European drug regulators have approved Eli Lilly and Boehringer Ingelheim’s new Type 2 diabetes drug epagliflozin, which will be marketed under the brand name Jardiance.
The once-daily tablet is designed to reduce blood sugar levels by blocking glucose reabsorption in the kidneys and remove excess glucose through the urine. Unlike other diabetes treatments, Jardiance does not rely on a patient’s insulin levels in order to be effective.

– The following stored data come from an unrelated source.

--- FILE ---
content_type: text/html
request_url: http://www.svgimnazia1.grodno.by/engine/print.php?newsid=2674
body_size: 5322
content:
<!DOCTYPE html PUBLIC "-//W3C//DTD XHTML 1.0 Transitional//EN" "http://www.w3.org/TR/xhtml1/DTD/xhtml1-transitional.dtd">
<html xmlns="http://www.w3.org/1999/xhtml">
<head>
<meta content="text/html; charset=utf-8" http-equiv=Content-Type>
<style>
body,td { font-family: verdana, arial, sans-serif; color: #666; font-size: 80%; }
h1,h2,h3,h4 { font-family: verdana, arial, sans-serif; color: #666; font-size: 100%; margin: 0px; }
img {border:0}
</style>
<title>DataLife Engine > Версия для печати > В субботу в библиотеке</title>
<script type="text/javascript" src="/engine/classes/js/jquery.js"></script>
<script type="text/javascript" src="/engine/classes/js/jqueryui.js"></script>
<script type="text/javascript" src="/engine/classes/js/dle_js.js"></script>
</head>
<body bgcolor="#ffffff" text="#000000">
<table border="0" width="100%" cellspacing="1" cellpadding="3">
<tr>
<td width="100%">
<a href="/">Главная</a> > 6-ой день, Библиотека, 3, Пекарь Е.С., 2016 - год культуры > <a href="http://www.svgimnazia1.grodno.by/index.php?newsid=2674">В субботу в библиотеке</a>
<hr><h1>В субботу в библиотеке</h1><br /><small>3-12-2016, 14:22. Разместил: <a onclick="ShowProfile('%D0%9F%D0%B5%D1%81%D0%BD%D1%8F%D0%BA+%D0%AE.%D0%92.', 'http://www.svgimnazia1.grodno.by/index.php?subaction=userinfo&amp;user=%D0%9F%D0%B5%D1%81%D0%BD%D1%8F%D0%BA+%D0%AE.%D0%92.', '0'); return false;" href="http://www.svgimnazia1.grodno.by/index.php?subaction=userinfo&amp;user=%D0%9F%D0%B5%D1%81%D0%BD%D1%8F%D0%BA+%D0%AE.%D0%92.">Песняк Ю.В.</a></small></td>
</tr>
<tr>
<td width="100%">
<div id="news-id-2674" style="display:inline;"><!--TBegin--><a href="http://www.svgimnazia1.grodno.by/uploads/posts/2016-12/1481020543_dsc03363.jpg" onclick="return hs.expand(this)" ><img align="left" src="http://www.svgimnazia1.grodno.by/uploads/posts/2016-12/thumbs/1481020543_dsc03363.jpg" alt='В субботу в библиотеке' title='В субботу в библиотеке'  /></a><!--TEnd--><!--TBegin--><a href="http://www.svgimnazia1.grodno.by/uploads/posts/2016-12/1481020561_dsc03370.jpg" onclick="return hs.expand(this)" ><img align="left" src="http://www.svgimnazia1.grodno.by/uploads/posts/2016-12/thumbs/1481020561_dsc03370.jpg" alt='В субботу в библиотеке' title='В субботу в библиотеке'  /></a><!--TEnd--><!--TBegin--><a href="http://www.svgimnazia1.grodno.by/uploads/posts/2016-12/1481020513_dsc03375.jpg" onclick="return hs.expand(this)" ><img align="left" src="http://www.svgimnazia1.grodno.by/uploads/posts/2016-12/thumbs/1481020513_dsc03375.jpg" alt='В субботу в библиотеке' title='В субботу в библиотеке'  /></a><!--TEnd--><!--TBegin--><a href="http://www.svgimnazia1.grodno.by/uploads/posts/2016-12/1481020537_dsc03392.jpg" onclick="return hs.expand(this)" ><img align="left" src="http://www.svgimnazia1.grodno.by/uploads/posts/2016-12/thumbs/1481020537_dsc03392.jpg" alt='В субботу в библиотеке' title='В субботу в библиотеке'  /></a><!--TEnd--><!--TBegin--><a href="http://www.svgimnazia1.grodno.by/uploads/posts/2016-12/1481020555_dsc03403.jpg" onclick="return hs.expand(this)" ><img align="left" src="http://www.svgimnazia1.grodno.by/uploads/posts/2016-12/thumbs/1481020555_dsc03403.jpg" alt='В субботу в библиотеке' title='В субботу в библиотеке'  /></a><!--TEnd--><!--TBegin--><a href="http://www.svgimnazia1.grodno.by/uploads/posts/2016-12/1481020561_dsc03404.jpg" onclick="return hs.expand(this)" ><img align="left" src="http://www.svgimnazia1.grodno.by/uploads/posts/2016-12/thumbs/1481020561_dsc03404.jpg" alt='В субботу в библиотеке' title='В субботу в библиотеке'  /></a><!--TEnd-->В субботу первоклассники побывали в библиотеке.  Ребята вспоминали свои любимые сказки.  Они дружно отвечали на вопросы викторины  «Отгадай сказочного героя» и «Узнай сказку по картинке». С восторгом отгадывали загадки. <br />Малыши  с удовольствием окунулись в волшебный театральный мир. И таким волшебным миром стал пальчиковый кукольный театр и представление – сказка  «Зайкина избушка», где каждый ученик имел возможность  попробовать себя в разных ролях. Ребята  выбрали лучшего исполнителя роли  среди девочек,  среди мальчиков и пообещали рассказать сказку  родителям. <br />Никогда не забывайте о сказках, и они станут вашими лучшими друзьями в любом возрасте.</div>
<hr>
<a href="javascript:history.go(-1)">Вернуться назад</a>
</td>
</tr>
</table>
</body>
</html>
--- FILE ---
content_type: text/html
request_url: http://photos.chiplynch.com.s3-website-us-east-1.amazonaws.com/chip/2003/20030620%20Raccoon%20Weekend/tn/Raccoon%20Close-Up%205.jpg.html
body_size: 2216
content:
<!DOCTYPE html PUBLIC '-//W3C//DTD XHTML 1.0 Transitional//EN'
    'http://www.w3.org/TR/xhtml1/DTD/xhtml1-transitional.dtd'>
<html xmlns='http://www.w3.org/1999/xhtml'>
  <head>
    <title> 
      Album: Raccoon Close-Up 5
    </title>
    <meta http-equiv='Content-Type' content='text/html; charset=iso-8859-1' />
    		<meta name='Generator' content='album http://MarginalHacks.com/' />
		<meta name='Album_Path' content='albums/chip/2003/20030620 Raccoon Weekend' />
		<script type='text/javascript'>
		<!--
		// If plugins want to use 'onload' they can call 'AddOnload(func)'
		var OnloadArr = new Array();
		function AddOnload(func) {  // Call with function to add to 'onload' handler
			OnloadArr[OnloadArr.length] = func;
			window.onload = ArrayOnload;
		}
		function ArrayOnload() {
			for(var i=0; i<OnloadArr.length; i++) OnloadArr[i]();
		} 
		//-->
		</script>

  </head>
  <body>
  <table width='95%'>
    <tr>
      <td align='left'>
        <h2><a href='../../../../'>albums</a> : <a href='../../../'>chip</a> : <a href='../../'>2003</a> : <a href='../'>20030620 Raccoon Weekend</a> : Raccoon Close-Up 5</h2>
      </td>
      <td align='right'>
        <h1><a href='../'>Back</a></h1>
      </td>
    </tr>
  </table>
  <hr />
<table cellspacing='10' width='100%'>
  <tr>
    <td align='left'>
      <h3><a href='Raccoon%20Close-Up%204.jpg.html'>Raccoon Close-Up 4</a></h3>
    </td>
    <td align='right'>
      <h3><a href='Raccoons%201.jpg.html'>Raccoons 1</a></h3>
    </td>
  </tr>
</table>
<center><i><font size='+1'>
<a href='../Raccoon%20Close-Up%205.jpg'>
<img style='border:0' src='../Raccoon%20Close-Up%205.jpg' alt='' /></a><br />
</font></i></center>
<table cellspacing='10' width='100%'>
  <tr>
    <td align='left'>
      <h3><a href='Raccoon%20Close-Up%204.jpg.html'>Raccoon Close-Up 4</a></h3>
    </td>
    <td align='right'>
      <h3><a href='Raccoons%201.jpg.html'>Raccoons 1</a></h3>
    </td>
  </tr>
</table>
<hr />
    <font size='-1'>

Jardiance is in a class of Type 2 diabetes drugs known as sodium glucose co-transporter 2 (SGLT-2) inhibitors. Other drugs in this class include Canagliflozin, which was the first in the class to be approved in the United States, and Dapagliflozin, which was rejected by the U.S. Food and Drug Administration (FDA) but approved in Europe.
In March, the FDA rejected Jardiance, saying Boehringer Ingelheim must first fix deficiencies at one of its manufacturing plants.
Earlier this month, AdverseEvents (AE), a company that analyzes post-market side effects data, warned that newer type 2 diabetes drugs, including SGLT-2 inhibitors, as well as GLP-1 agonists and DPP-4 inhibitors, were associated with serious side effects including increased cancer and infection risks. While SGLT-2 drugs are still too new for the group to establish adverse event trends, the drugs were linked to urinary tract infections, which raised bladder cancer risks.
GLP-1 and DPP-4 drugs, such as Byetta and Januvia, were linked to a painful inflammation of the pancreas known as acute pancreatitis and pancreatic cancer.